- Exercise
What do the lines say from the one containing "What is closest" to the end of the records? Restate them word for word, and only those.

[Scene-based reasoning records]
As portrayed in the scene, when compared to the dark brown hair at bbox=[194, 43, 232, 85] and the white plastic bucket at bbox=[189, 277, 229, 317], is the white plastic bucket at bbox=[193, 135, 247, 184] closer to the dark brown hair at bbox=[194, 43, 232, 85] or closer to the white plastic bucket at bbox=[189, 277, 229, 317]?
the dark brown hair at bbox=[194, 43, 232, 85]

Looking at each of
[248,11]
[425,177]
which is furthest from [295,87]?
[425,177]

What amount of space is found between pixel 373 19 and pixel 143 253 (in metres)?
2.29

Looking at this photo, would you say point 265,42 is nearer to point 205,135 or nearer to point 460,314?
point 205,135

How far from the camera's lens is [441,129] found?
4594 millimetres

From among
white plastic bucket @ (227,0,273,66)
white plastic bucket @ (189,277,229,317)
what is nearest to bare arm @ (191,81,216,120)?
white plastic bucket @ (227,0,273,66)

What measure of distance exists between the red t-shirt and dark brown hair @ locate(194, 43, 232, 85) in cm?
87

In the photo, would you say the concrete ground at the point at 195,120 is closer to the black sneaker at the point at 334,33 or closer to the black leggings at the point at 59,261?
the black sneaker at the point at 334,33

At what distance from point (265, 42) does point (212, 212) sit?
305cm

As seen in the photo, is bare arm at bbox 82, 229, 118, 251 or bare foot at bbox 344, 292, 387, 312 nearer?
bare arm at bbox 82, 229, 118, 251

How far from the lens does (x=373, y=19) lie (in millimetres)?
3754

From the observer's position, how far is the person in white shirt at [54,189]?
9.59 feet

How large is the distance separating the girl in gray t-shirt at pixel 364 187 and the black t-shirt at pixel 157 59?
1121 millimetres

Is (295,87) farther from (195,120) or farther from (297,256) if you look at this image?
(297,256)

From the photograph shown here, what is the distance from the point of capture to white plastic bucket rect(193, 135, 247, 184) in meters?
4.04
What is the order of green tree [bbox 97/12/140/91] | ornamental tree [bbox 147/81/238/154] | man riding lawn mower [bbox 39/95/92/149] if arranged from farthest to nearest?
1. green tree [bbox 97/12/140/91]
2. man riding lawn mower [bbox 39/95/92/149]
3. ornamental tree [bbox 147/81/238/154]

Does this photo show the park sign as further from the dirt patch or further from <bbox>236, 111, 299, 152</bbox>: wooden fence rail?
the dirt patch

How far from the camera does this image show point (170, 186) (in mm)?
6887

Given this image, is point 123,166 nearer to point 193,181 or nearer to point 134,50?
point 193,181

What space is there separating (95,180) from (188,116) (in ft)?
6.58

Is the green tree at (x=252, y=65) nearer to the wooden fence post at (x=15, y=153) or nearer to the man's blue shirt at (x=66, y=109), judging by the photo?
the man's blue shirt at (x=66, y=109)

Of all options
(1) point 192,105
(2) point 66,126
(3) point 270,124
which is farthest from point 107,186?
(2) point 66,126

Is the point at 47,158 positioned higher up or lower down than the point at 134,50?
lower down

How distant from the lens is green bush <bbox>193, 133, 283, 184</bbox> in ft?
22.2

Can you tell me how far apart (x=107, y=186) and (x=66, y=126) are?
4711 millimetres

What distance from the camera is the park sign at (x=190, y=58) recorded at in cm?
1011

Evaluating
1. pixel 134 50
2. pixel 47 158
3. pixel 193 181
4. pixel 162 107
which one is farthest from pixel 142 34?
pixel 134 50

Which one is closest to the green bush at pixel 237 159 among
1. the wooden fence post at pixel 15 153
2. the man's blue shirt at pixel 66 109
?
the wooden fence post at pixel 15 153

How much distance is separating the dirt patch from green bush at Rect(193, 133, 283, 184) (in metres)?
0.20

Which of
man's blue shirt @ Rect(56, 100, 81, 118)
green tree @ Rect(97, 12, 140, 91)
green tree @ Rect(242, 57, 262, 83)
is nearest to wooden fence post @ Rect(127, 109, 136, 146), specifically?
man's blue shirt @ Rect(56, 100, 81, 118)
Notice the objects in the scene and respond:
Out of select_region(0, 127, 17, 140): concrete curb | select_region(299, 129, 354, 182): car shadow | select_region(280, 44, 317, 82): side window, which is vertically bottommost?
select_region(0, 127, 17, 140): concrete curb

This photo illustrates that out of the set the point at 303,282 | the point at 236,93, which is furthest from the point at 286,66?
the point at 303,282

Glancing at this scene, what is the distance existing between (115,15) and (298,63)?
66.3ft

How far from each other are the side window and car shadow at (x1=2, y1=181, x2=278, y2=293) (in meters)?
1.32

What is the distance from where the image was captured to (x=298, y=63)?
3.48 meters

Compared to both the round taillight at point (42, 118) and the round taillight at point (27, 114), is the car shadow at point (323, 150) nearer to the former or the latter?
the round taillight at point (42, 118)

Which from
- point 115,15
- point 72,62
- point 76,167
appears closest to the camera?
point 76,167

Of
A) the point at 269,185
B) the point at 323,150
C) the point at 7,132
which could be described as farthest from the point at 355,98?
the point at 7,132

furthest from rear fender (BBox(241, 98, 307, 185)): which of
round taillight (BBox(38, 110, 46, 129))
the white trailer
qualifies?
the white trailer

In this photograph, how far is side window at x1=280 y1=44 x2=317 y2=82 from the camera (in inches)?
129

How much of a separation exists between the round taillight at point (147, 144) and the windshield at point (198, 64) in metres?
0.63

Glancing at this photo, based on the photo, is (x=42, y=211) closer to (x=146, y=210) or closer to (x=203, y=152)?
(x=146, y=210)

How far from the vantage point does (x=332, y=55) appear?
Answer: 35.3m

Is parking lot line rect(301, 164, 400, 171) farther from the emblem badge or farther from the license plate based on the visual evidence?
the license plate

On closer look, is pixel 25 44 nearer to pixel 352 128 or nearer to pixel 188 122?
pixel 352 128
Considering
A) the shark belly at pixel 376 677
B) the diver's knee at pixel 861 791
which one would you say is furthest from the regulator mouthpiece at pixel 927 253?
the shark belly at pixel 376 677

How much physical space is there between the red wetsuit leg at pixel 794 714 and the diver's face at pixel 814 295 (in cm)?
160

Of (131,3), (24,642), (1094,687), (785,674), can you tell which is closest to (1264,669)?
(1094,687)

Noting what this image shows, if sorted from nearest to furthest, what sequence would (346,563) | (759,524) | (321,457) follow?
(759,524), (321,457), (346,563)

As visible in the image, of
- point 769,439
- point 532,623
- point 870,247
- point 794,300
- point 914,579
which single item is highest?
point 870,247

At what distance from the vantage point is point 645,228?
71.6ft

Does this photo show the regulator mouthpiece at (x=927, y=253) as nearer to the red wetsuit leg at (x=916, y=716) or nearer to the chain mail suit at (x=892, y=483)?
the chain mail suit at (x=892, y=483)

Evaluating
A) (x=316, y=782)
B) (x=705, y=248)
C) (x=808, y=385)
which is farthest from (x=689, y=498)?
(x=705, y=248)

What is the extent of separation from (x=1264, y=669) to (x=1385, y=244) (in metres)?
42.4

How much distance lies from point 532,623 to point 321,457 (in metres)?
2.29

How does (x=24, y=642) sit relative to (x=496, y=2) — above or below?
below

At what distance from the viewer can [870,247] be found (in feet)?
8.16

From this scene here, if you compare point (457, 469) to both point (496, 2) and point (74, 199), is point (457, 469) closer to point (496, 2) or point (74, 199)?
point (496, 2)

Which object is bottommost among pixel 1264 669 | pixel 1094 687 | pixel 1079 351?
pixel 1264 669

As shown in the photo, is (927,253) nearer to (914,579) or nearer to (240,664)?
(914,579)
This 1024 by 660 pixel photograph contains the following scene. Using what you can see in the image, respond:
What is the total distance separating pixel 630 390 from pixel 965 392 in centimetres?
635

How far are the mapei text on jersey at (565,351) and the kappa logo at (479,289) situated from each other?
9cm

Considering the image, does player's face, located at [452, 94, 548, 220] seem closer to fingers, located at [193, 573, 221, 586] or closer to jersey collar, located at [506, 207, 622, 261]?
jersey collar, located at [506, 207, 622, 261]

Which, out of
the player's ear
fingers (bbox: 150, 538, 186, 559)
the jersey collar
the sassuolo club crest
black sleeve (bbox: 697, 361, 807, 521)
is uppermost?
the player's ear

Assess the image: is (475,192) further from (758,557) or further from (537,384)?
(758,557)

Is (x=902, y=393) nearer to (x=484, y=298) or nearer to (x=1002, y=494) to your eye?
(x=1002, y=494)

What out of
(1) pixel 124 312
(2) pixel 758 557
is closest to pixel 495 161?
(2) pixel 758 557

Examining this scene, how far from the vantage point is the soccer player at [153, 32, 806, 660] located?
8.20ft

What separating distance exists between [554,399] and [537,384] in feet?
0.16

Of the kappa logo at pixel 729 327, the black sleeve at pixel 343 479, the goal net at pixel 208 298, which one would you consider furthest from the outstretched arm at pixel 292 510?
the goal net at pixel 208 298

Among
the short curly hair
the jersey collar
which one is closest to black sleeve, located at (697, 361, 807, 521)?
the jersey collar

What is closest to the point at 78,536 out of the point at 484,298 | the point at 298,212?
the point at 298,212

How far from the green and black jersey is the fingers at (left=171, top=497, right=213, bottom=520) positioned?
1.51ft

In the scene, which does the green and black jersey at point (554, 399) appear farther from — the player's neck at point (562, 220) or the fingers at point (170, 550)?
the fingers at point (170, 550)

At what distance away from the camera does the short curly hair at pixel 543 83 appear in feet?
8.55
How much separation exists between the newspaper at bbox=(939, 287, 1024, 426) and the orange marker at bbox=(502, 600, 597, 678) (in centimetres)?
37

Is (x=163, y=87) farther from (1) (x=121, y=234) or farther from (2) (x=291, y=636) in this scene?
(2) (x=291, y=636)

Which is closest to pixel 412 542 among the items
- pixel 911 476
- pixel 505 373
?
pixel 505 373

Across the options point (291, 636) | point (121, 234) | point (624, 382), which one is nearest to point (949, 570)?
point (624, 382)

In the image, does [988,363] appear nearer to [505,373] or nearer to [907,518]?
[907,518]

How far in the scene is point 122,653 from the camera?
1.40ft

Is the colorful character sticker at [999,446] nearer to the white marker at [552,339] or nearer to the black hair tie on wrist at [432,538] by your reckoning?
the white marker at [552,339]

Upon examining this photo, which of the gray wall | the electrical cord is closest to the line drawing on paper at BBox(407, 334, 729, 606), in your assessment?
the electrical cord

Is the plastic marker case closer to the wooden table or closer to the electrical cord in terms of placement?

- Exercise solution
What is closest to the point at 78,536 out of the point at 484,298 | the point at 298,212?
the point at 298,212

How far from the green and black jersey is the fingers at (left=171, top=497, right=213, bottom=520) positioned?
1.51ft

In the scene, which does the green and black jersey at point (554, 399) appear farther from — the player's neck at point (562, 220) or the fingers at point (170, 550)?
the fingers at point (170, 550)

At what distance away from the camera does the short curly hair at pixel 543 83 appear in feet?
8.55
How much separation exists between the newspaper at bbox=(939, 287, 1024, 426) and the orange marker at bbox=(502, 600, 597, 678) (in centimetres)?
37

Is (x=163, y=87) farther from (1) (x=121, y=234) or farther from (2) (x=291, y=636) in this scene?
(2) (x=291, y=636)

Which is closest to pixel 412 542 among the items
- pixel 911 476
- pixel 505 373
?
pixel 505 373

Across the options point (291, 636) | point (121, 234) | point (624, 382), which one is nearest to point (949, 570)?
point (624, 382)

In the image, does [988,363] appear nearer to [505,373] or nearer to [907,518]?
[907,518]

How far in the scene is point 122,653 from the camera?
1.40ft

Is the colorful character sticker at [999,446] nearer to the white marker at [552,339] or nearer to the black hair tie on wrist at [432,538] by your reckoning?
the white marker at [552,339]

Upon examining this photo, which of the gray wall | the electrical cord is closest to the line drawing on paper at BBox(407, 334, 729, 606), in your assessment?
the electrical cord

Is the plastic marker case closer to the wooden table or closer to the electrical cord in terms of placement?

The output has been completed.